Life is NOT over simply because a relationship ends. Some people give too much or ALL of their power to those they’re involved with and this is why they come unglued when the relationship ends. Some people don’t know how to function on their own, because they’ve allowed the person they were with to take complete control over their lives. This happens to people who didn’t really have control in the first place. Individuals become too complacent in relationships they think it’s a beautiful thing at first until reality comes a knocking. This is when people lose it. They become too engulfed in their woes and can’t see what they’re doing to themselves.
When it’s over, the best thing a person can do is take a moment to breathe and then FACE REALITY. If a person no longer wants to be with you, even IF you were the problem you have to accept it for what it is; pick up the pieces and move on. Stop subjecting yourselves to all of the drama. When it’s over let it go. To do so is only as hard AS A PERSON MAKES IT. As I said before, when you can’t let go the issue isn’t the other person it’s you. If a person don’t want to be with you no matter why, LET THEM GO! That’s the bottom line. Your pain will fade, but it cannot begin to do so if you continue to waddle in self pity and self inflicted hurt. Remember it’s not about the other person (they’re not relevant at this point), it’s about you.
When the loss is due to death life goes on still applies, because one thing for certain and without a doubt is one day we all will die. When a person loses their significant other it’s a hard thing to go through. A person has every right to grieve and they should, but grieving shouldn’t last forever. I’m not trying to tell anyone how to feel or that they shouldn’t grieve, but what I am saying is they shouldn’t allow it to consume and take over their lives. In other words life still goes on. If you don’t move on life goes right on without you. None of us are here to stay. It’s tough to imagine or to think about, but the reality is what it is. No one can change this fact. How we deal with the loss highly determines how we move forward. It’s up to each of us as to what we decide.

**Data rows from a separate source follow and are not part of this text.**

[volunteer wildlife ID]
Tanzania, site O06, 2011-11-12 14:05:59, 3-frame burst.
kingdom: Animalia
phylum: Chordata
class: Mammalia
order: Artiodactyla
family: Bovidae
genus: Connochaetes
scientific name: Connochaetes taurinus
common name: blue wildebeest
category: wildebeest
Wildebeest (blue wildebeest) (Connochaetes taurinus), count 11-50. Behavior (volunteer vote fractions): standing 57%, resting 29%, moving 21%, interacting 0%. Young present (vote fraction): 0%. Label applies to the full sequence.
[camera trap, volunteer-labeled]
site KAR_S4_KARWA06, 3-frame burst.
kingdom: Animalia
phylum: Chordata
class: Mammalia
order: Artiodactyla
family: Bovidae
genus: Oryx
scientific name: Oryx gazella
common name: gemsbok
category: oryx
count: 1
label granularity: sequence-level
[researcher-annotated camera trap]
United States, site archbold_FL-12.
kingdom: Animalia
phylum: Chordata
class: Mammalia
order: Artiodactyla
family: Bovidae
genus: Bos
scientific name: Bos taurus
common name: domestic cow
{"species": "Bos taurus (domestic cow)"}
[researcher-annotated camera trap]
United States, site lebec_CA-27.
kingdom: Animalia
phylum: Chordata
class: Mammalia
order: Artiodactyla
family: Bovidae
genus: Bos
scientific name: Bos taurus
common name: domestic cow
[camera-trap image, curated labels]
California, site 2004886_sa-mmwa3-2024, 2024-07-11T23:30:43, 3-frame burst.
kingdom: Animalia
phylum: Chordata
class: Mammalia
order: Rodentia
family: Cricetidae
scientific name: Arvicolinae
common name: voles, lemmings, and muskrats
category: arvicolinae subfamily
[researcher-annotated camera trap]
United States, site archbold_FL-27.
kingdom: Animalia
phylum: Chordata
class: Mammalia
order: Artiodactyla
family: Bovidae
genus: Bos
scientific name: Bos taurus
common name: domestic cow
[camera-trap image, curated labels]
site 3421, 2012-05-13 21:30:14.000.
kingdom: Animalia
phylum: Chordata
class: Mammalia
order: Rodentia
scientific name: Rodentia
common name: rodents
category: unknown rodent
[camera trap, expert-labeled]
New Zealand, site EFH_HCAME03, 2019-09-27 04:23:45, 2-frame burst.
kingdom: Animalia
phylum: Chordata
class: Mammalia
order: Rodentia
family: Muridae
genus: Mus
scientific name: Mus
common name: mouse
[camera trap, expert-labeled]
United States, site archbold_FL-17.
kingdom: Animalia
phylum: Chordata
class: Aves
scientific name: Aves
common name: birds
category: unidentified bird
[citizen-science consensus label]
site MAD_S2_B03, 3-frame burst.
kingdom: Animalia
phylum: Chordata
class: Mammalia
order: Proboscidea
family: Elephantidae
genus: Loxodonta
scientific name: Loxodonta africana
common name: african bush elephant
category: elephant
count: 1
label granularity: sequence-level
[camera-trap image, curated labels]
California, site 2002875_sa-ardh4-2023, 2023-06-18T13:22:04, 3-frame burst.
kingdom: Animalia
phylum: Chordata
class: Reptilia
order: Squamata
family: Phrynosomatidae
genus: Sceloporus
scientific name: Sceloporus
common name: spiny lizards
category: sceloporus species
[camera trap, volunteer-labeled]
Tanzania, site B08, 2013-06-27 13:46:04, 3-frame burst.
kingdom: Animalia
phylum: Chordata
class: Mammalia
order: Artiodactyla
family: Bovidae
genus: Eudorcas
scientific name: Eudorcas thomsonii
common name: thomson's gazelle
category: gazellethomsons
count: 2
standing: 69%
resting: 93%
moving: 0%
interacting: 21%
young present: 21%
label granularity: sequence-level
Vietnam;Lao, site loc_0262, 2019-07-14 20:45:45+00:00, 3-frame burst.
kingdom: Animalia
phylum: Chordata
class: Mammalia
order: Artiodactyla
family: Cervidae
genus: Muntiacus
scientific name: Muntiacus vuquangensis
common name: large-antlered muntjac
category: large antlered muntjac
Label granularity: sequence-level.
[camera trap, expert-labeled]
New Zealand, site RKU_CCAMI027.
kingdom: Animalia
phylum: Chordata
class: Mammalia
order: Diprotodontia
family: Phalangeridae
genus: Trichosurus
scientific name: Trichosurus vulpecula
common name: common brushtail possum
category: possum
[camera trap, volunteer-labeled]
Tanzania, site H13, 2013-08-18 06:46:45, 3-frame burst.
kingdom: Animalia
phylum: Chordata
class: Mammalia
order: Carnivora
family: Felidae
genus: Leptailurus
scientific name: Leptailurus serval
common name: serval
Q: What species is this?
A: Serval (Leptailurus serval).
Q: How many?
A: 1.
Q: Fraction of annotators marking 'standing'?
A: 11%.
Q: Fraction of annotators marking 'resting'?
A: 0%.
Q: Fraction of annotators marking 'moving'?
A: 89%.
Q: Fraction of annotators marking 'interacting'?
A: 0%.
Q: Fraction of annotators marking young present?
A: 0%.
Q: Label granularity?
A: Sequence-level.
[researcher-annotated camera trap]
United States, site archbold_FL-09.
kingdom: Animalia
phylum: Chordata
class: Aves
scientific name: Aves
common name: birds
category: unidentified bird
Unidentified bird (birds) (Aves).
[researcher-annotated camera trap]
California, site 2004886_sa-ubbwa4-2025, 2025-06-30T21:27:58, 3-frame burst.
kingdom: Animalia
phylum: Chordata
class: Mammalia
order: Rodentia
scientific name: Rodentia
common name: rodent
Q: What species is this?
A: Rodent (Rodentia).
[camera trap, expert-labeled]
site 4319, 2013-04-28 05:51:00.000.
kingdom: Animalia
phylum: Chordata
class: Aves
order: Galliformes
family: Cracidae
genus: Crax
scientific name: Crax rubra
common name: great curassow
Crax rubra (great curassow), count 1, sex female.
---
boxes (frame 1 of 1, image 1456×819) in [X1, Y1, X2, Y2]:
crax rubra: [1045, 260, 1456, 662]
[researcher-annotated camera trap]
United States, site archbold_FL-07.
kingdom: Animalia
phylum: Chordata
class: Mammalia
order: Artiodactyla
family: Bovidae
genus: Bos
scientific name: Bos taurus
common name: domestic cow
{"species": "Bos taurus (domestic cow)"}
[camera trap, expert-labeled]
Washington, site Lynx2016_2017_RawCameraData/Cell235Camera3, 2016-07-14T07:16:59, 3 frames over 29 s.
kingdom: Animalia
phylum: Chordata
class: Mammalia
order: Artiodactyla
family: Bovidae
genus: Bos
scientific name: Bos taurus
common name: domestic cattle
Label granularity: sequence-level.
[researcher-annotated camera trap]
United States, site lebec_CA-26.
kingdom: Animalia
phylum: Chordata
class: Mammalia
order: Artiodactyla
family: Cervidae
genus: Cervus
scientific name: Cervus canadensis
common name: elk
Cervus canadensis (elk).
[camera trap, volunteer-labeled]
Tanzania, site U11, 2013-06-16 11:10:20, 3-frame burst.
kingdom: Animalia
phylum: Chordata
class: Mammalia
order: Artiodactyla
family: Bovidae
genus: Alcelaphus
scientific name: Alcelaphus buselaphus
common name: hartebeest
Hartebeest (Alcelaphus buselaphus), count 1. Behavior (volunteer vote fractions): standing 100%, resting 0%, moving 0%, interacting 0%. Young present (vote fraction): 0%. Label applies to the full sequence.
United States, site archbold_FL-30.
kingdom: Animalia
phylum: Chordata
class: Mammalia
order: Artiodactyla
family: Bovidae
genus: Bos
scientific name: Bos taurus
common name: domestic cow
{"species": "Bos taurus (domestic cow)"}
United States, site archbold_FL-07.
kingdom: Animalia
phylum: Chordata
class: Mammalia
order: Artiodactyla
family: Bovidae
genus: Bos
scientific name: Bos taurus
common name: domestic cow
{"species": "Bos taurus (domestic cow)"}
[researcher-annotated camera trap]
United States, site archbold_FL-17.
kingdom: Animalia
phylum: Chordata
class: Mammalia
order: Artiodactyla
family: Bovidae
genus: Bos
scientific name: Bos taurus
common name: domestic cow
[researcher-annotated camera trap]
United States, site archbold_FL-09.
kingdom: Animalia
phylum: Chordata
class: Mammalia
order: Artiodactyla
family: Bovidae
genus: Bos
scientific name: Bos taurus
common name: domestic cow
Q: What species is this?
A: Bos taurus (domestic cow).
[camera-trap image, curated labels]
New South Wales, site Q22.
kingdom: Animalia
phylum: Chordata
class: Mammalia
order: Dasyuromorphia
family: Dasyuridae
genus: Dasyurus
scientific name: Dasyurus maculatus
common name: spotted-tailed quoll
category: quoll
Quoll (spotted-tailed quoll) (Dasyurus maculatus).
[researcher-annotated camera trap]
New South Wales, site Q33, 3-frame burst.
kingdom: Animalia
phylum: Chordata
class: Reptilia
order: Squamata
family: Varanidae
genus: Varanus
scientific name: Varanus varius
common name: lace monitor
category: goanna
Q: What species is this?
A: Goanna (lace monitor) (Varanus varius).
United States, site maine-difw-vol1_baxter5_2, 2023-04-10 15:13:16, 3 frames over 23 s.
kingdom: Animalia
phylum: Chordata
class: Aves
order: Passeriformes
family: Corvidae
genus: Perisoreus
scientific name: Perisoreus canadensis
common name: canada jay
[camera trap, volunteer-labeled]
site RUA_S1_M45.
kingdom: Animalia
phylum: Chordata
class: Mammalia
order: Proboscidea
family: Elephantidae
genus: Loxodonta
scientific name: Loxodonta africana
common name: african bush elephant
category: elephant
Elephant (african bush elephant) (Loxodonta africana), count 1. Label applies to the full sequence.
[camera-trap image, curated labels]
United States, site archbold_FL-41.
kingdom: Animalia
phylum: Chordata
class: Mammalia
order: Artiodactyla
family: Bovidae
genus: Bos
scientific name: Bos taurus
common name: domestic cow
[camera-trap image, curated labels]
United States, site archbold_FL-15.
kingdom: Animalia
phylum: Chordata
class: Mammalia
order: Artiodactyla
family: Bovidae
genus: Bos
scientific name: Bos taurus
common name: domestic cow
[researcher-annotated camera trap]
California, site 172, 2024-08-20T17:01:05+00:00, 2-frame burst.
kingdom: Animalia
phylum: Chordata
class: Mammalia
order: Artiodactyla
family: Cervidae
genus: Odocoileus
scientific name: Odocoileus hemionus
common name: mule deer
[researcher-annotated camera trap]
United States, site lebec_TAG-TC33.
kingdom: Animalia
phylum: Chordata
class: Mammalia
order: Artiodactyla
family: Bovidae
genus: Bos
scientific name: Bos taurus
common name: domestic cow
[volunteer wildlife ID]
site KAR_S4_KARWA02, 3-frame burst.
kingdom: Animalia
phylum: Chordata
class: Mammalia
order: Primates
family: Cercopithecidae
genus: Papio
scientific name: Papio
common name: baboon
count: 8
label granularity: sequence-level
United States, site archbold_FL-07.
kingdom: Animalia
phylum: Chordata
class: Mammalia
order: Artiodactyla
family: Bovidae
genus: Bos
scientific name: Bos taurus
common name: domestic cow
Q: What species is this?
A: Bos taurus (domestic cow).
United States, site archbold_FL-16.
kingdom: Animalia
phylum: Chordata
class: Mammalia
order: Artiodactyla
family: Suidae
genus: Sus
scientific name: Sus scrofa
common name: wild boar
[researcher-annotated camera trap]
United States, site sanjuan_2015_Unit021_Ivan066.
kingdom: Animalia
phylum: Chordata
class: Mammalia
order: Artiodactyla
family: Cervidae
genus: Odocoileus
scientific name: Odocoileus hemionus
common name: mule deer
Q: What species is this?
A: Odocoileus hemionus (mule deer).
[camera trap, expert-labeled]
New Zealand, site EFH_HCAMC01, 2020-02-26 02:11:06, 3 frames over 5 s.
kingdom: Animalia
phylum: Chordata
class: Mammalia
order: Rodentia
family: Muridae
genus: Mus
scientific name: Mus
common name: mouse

The moral of this post is life goes on no matter what we go through. We all have our individual lives to live. It is up to each of us individually as to how we deal with any and everything that comes our way. People deal with things differently according to what they’re going through inside. This is the driving force of each of us. Meaning, the real truth is housed inside. It comes out through our thoughts, feelings, and actions. For those who haven’t quite dealt with what is inside they allow this to interfere with every decision they make in life and unfortunately this is shown when people can’t let go. You may not want to let go, but you simply can’t keep hold to someone who is no longer there (whether absent physically or mentally). Trying too hinders your life and the ability to heal and move forward.